Jack Hazen, Lisa Larsen Rainsberger (my professional coach from 2007-2010 and last american female to win the Boston Marathon) and Dr. Joe Vigil have taught me the most about the importance mental visualization and motivation.

It is vital you train mentally. We know how to train physically, but some of the above mentioned methods will assist you in being a better athlete and provide an easier way of getting in better shape. Worry and over analyzing about future races, how you are going to run and if you can hit that goal time, isn’t worth your energy. Practice visualizing several times a day your body performing exactly how you want it to and think about the positives, forget about anything negative. Coach Vigil’s book Road to the Top: A Systematic Approach to Training Distance Runners is one of the best books on the market for proper training, physically and mentally, you can get.
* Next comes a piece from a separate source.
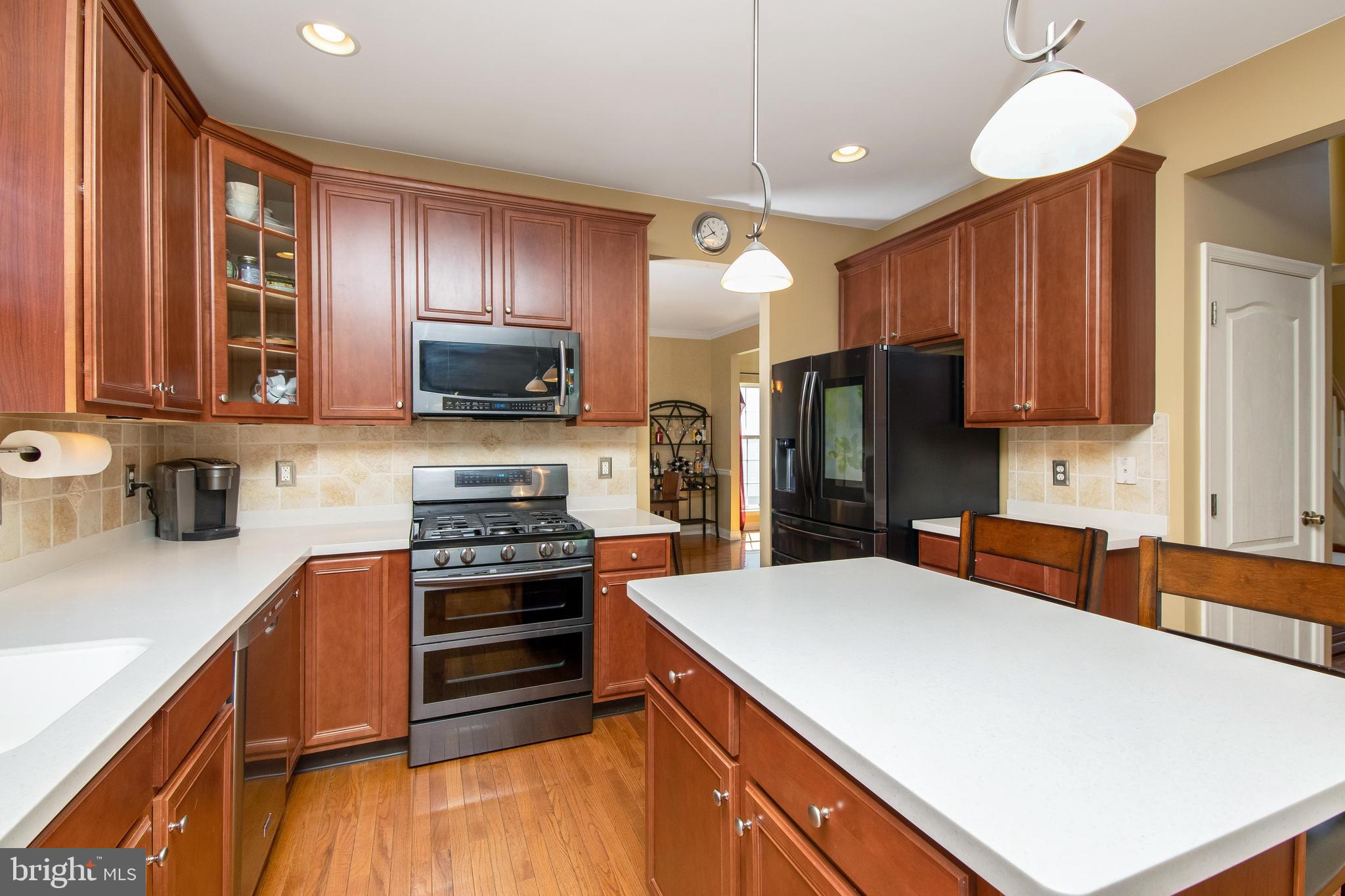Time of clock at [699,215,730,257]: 10:40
I bought it years ago and continue to reference it.

5. Neglect Practicing The Pace You Want To Hold In The Race. A race has no rest breaks and jogging everyday will not prepare you to hit a time goal you are looking for. Running easy is great for fitness reasons and if your goal is unrelated to a specific race time, than please continue to run easy and build your fitness. This is the deal, if you have a goal time in mind, what you have to ask yourself is ‘what do I have to do to hold that pace without slowing down‘? The kenyans and other runners out there who seem as if they are on autopilot when they are racing have trained in such a way that minimizes the ‘slow down’.

This form of training is what we call in the running community, ‘lactate threshold’. It is the point at which lactic acid begins to build up in your bloodstream. What you want to do is train at that intensity and gradually extend the length of time you spend there. Your body will adapt and supercompensate meaning it will absorb the training and bounce back even stronger.

You will notice the fitter you get that that workout you did a couple weeks ago isn’t so hard anymore. It takes 21 days for a physiological adaptation to occur within the body. The more time you spend practicing not only your race pace but focusing on the extension of time you spend there, the better you are going to race.

The best runners are clearing lactic acid quicker than it is building up in their bloodstream, thus, they slow down less and maintain pace longer.

This is the goal!

6.Over-Train and Race. I learned this one the hard way. I spent from October 2009 to December 2011 chasing the 2012 Olympic Marathon Trials standard of 2.19.00 with no breaks whatsoever. I scared it with the 2.26 I ran last year but by that time I was really redlining as I spent over two years with very little breaks. Back-to-back marathons stemming from a short timeline I had to earn the time or else I would be released from the Army World Class Athlete Program, and than continuing to chase it after I moved on to my current assignment.

You have to give yourself a break. I would never recommend training any longer than 16 weeks for a marathon. Are there runners out there running back-to-back marathons or ultra’s, absolutely, but if you want to improve your time don’t over extend your training phase. You want to perform at your maximum.

Allow yourself some down time and don’t be in a rush. There will always be another race and if you have an objective like qualifying for the Boston Marathon or earn an Olympic Trials qualifying standard in a track and field or road racing event, give it your best shot. Do not live with regrets that you didn’t try.

Whatever your running goals are I hope some of this will strike a cord and steer you into new ways of thinking and adjust some of the thought patterns which could be triggering the reason why you are not running up to your standard. Keep fighting and bounce back.

If you have dealt with issues in your racing or fitness. Get up, brush your shoulders off. Your best races are in the near future!